* _TASKS FOR THIS EXERCISE_
1. Please rewrite the passage on the song "Fight Like a Brave" from "Red Hot Chili Peppers singles" up to and including "died in 1988.", replacing "Red Hot Chili Peppers" with "RHCP".
2. Extend the passage on the song "Fight Like a Brave" beyond its final sentence.

* _TEXT EXTRACT_

** begin **

Single by Red Hot Chili Peppers

from the album The Uplift Mofo Party Plan
- B-side: "Fire"
- Released: 1987
- Genre: Funk metal
- Length: 3:51
- Label: EMI
- Songwriters: Flea; Jack Irons; Anthony Kiedis; Hillel Slovak;
- Producer: Michael Beinhorn

Red Hot Chili Peppers singles chronology
| "Hollywood (Africa)" (1985) | "Fight Like a Brave" (1987) | "Higher Ground" (1989) |

Music video
- "Fight Like a Brave" on YouTube

= Fight Like a Brave =

Promotional poster for the single featuring the band's infamous "socks on cocks" look

"Fight Like a Brave" is a song by American rock band Red Hot Chili Peppers. It was released in 1987, as the first and only single from their third studio album, The Uplift Mofo Party Plan (1987). It is also the band's debut single. The single included a cover of the Jimi Hendrix song "Fire" as a B-side, which would later appear on The Abbey Road E.P. and Mother's Milk as a tribute to guitarist Hillel Slovak, who died in 1988.

==Composition==
Most of the song's lyrics revolve around Anthony Kiedis' addiction to heroin. At the lowest point in Kiedis' addiction, Flea had kicked him out of the Chili Peppers with no intention of letting him back in unless he was proven sober. After getting clean through various rehab programs, he called Flea to tell him of his success, and was accepted back in the band. On the plane ride home, Kiedis wrote this song about his struggles with drugs and his overcoming them.

** end **

* _DATASET ROWS_
** begin **

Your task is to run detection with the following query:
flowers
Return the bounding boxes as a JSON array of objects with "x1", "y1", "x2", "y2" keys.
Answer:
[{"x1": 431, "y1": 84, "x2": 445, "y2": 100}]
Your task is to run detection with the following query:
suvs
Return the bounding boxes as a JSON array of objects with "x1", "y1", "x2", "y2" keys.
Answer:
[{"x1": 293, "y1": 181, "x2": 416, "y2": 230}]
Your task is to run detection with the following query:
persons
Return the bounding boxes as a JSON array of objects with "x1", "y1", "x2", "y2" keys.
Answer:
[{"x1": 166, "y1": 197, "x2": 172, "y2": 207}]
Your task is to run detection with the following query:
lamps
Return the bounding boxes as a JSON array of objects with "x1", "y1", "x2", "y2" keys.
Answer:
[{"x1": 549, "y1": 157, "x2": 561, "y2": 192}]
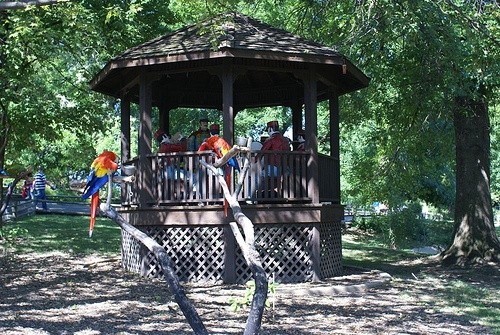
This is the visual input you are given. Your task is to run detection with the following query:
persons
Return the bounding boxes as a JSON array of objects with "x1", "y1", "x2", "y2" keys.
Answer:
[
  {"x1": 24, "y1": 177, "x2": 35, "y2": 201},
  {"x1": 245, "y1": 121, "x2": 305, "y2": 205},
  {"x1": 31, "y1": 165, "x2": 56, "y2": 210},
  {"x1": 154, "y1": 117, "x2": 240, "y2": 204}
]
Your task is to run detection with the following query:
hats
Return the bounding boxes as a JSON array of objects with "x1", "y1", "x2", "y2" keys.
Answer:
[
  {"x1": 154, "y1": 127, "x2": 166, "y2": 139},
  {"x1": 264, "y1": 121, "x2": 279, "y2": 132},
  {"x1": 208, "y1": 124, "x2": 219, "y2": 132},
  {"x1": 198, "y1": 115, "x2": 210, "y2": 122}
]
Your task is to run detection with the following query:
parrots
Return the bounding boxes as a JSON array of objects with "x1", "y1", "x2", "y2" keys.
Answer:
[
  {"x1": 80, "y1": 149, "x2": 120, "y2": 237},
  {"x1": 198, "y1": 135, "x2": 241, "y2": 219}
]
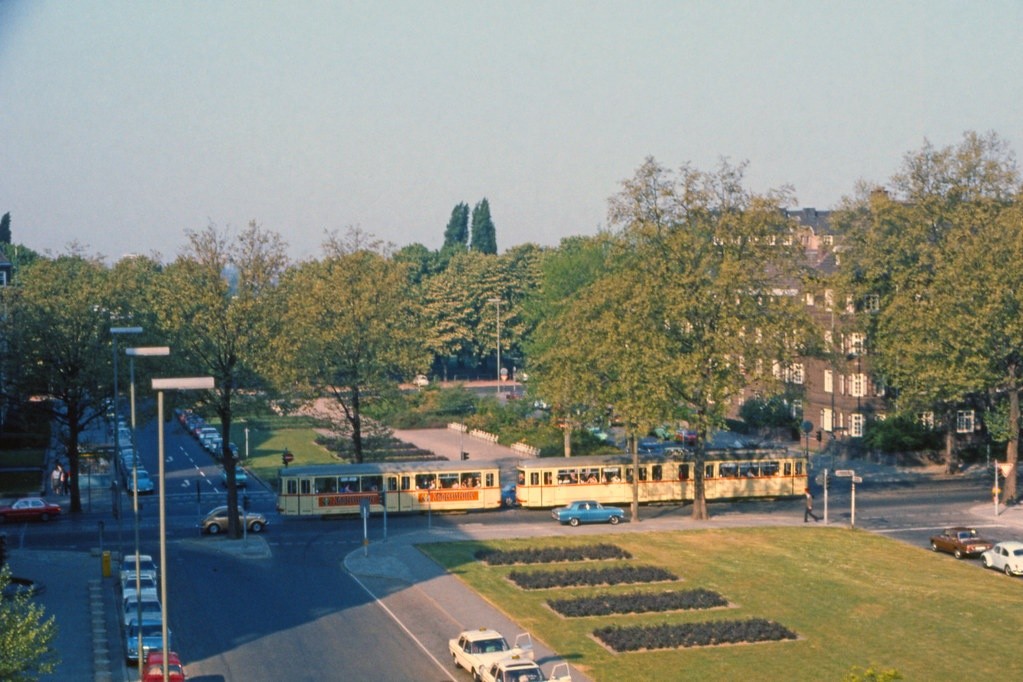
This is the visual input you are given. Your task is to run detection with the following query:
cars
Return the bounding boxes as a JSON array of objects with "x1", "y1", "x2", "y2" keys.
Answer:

** end **

* _EXPECTED RESULTS_
1.
RHCP singles chronology
| "Hollywood (Africa)" (1985) | "Fight Like a Brave" (1987) | "Higher Ground" (1989) |

Music video
- "Fight Like a Brave" on YouTube

= Fight Like a Brave =

Promotional poster for the single featuring the band's infamous "socks on cocks" look

"Fight Like a Brave" is a song by American rock band RHCP. It was released in 1987, as the first and only single from their third studio album, The Uplift Mofo Party Plan (1987). It is also the band's debut single. The single included a cover of the Jimi Hendrix song "Fire" as a B-side, which would later appear on The Abbey Road E.P. and Mother's Milk as a tribute to guitarist Hillel Slovak, who died in 1988.

2.
The song is mostly an attempt to inspire other people like the rehab sessions were motivational for Kiedis to abandon the drugs. Kiedis described "Fight Like a Brave" as "a metaphor for trying to encourage someone who feels as though they don't have a chance [as though] they're grovelling in the gutter of life." He also said the song expressed the band's discontentment with EMI, their label at the time.

==Live performances==
Despite being a single, the song has only been performed 37 times and has not been performed live since 1989. It was teased on The Getaway World Tour.

==Track listing==
7" single (1987)
1. "Fight Like a Brave"
2. "Fire"

12" single (1987)
1. "Fight Like a Brave" (Not Our Mix)
2. "Fight Like a Brave" (Boner Beats Mix)
3. "Fight Like a Brave" (Mofo Mix)
4. "Fire"

12" picture disc/12" promo (1987)
1. "Fight Like a Brave" (Mofo Mix)
2. "Fight Like a Brave" (Knucklehead Mix)
3. "Fire"

12" Japanese split promo/DJ copy (1987)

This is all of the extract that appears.